The truth is out there, but it is not always easy to find. One thing that helps is a giant telescope, which the Royal Observatory in Greenwich just so happens to have. With it they search the skies for extraterrestrial life, and now they are inviting you to take part in the search.
Alien Revolution will take you on an in depth exploration of the universe as it asks all the big questions that we're all just itching to know - is there life on other planets? If there is, is it intelligent life? Are they friend or foe? Have we already been visited by little green men?
Many people seem to think so; there have been hundreds of documented cases of close encounters, crop circles, and stories of alien abduction. One of the most famous that will be looked at is the account of Betty and Barney Hill in 1961. They didn't live next door to the Flintstones, but got pretty neighbourly with some otherworldly creatures while driving home one night.
Stories of alien visitation has also fuelled the imaginations of writers and filmmakers, such as H.G. Wells, who wrote War of the Worlds (1898), and Steven Spielberg, who directed E.T: The Extra-Terrestrial(1982).
Starting with early fifteenth century speculations, you will get to look at the writings of astronomers such as Copernicus, and study the findings of modern day scientists.
Until the 2nd September, there will also be a daily show narrated by Rupert Grint.
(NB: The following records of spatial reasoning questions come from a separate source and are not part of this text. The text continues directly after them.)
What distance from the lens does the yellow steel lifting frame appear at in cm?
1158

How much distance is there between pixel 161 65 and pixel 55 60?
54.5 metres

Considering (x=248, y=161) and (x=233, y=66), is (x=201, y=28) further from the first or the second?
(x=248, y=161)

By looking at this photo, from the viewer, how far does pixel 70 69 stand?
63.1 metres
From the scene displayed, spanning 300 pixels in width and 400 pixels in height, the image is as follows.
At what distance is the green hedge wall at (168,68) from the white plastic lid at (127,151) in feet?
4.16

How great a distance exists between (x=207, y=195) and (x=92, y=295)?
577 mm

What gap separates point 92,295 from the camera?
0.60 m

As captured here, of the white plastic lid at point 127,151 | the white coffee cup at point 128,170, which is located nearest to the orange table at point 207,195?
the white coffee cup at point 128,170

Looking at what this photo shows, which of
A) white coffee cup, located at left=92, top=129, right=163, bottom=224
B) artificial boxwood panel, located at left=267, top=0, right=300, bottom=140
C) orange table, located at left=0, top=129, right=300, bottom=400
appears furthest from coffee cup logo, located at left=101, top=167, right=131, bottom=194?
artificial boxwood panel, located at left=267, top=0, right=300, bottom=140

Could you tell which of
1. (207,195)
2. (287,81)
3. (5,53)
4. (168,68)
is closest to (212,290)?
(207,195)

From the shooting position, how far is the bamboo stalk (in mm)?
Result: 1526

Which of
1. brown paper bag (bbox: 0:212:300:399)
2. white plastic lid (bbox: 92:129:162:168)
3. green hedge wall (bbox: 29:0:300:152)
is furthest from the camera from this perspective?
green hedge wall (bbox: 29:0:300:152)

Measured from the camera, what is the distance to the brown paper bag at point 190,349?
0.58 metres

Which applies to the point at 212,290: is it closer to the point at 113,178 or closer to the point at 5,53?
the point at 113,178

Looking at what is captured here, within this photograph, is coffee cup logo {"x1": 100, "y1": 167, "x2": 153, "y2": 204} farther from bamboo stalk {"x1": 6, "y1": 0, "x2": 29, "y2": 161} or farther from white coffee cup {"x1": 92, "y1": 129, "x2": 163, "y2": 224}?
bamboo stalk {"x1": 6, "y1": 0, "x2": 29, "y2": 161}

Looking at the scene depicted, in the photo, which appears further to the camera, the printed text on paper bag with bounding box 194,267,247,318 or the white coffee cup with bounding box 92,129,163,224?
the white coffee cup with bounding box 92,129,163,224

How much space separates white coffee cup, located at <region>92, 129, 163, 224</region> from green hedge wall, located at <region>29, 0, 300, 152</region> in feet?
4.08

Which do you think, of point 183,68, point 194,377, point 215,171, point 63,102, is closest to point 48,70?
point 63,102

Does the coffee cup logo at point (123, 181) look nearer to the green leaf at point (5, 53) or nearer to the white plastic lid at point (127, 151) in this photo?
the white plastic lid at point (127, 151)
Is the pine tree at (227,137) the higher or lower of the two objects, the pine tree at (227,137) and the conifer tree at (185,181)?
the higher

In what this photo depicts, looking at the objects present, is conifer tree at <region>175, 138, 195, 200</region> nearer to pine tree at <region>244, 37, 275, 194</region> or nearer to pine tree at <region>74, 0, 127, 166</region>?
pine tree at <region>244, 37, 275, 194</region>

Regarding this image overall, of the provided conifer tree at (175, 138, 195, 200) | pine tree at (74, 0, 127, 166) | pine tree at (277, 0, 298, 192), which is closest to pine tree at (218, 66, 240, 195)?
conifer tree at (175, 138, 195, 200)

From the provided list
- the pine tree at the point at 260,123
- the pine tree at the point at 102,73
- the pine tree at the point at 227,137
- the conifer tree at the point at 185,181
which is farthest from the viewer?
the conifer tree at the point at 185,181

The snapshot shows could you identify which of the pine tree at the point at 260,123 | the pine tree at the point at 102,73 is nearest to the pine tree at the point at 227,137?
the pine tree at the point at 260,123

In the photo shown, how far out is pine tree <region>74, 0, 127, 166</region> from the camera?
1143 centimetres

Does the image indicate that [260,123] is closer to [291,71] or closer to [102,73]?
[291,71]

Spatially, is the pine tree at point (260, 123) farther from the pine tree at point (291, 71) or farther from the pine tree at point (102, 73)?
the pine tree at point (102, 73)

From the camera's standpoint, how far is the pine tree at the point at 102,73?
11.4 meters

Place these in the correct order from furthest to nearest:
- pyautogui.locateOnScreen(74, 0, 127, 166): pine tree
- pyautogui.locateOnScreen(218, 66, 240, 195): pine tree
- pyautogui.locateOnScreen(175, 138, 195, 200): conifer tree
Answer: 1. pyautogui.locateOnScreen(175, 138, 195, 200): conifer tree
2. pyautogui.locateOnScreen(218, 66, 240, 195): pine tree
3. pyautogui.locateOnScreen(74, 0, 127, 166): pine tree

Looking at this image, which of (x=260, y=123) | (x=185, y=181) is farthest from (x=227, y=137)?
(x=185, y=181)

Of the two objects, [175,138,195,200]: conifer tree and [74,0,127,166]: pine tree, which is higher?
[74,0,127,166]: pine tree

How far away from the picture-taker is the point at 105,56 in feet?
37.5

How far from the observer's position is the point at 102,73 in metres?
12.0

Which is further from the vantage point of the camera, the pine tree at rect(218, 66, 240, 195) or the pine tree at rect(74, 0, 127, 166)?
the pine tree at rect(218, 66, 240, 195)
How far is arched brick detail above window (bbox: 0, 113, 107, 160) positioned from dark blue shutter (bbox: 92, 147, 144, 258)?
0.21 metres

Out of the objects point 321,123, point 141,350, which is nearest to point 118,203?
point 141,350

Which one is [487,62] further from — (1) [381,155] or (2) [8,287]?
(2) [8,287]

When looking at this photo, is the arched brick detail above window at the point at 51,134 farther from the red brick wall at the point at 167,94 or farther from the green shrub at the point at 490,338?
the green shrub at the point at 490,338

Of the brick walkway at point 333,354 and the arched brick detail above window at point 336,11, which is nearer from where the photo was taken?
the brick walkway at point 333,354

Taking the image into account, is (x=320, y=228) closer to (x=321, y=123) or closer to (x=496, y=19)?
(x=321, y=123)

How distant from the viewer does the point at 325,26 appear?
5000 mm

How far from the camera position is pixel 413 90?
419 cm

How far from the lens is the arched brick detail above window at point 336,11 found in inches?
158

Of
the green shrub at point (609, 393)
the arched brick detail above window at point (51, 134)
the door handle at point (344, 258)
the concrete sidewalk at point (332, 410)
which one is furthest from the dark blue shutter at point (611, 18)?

It will explore how our understanding of life on earth spurs our interest to find life elsewhere. We Are Aliens is on several times a day and costs £6.50 for adults, £5.50 concessions, and for £4.50 for children. This is on top of the admission fee to the observatory.
For more sci-fi viewing, why not come to a film night of This Island Earth (1955) on the 15th August? The screening is from 6.45pm-8.45pm and costs £7. A group of Earth's best minds are abducted by aliens and forced to help fight an interplanetary war. After the film, there will be a discussion about about people in the 1950s imagined the future would be, and how it differs from the twenty-first century.